Now import required packages.

In [None]:
import numpy as np
import torch
from torch import nn
from torch.nn import functional as F
from d2l import torch as d2l

I will use the "compact" implementation of logistic regression as a neural network in pytorch.

In [None]:
class LogisticRegression(d2l.Classifier):  #@save
    """The logistic regression model."""
    def __init__(self, in_features, out_features, lr):
        super().__init__()
        self.save_hyperparameters()
        self.net = nn.Sequential(nn.Flatten(), nn.Linear(in_features, out_features))
       
    # why not computing softmax here? per the textbook: "By combining softmax and cross-entropy, we can escape the numerical stability issues altogether."
    def forward(self, X):
        return self.net(X)

    # cross-entropy loss
    def loss(self, Y_hat, Y, averaged=True):
        Y_hat = Y_hat.reshape((-1, Y_hat.shape[-1]))
        Y = Y.reshape((-1,))
        return F.cross_entropy(
            Y_hat, Y, reduction='mean' if averaged else 'none')
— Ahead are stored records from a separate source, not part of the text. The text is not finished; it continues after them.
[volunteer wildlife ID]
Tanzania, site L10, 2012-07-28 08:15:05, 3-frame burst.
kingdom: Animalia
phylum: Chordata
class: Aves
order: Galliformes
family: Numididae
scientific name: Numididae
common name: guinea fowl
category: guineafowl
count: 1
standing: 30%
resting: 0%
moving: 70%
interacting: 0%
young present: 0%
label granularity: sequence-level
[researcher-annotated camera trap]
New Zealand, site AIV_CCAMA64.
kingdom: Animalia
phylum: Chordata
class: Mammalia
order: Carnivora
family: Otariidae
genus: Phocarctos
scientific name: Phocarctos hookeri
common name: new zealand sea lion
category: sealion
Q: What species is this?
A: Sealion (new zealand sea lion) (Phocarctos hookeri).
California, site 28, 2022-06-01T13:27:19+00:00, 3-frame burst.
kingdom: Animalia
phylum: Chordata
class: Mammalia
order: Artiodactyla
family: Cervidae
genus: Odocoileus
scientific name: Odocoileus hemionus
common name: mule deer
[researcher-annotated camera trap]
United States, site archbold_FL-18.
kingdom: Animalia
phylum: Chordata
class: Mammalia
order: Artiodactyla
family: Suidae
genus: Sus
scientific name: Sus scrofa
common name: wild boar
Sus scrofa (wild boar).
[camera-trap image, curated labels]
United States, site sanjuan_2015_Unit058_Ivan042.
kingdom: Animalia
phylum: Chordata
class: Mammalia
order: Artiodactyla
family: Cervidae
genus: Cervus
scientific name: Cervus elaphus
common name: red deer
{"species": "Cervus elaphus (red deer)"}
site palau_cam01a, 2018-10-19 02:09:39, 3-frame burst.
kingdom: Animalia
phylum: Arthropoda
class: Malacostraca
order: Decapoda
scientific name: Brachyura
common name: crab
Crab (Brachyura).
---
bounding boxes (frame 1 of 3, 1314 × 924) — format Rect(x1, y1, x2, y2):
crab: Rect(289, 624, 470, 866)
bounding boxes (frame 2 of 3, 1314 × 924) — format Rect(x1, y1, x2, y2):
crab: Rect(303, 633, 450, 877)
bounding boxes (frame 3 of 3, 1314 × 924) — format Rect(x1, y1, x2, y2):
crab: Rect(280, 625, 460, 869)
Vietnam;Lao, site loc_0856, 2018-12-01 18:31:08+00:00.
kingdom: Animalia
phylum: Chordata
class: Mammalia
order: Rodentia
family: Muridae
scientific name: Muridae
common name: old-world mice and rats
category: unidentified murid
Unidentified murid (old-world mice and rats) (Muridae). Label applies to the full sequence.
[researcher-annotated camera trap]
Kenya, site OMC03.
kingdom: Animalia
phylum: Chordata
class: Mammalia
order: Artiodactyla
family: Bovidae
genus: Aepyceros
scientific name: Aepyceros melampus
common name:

Use our reader for CSV data from last week.

In [None]:
import pandas as pd
from sklearn.model_selection import train_test_split

class CsvData(d2l.DataModule):  #@save
    def __init__(self, labelColIndex, path, batch_size=32, shuffle=True, split=0.2):
        super().__init__()
        self.save_hyperparameters()
        # read the data
        df = pd.read_csv(path)
        self.labels = df.iloc[:, labelColIndex].unique()
        colIndices = list(range(df.shape[1]))
        colIndices.pop(labelColIndex)
        features = df.iloc[:, colIndices]
        # one hot encoding of the labels column
        #labels = pd.get_dummies(df.iloc[:, labelColIndex])
        labels = df.iloc[:, labelColIndex]
        labels = labels.apply(lambda x: np.where(self.labels==x)[0][0]).astype(float)
        # split the dataset
        self.train, self.val, self.train_y, self.val_y = train_test_split(features, labels, test_size=split, shuffle=shuffle)
        print("shuffle", shuffle, "batch_size", batch_size, "split", split)
        print(self.get_feature_count(), self.get_train_data_size(), self.get_test_data_size())
         
    def get_feature_count(self):
        return self.train.shape[1]

    def get_label_count(self):
        return len(self.labels)

    def get_train_data_size(self):
        return self.train.shape[0]

    def get_test_data_size(self):
        return self.val.shape[0]
                
    def text_labels(self, indices):
        """Return text labels."""
        return [self.labels[int(i)] for i in indices]

    def get_dataloader(self, train):
        features = self.train if train else self.val
        labels = self.train_y if train else self.val_y
        get_tensor = lambda x: torch.tensor(x.values, dtype=torch.float32)
        tensors = (get_tensor(features), get_tensor(labels).long())
        return self.get_tensorloader(tensors, train)

Set our hyperparameters, fit a model.

In [None]:
lr = 0.01
epochs = 10
split = 0.2
batch_size = 12
shuffle = True

# You can get the iris data from https://archive-beta.ics.uci.edu/dataset/53/iris
data = CsvData(4,"data/iris.data", batch_size=batch_size, shuffle=shuffle, split=split)
model = LogisticRegression(data.get_feature_count(), data.get_label_count(), lr)

# textbook has this: 
#data = d2l.FashionMNIST(batch_size=256)
#model = LogisticRegression(784, 10, 0.1)

trainer = d2l.Trainer(max_epochs=epochs)
trainer.fit(model, data)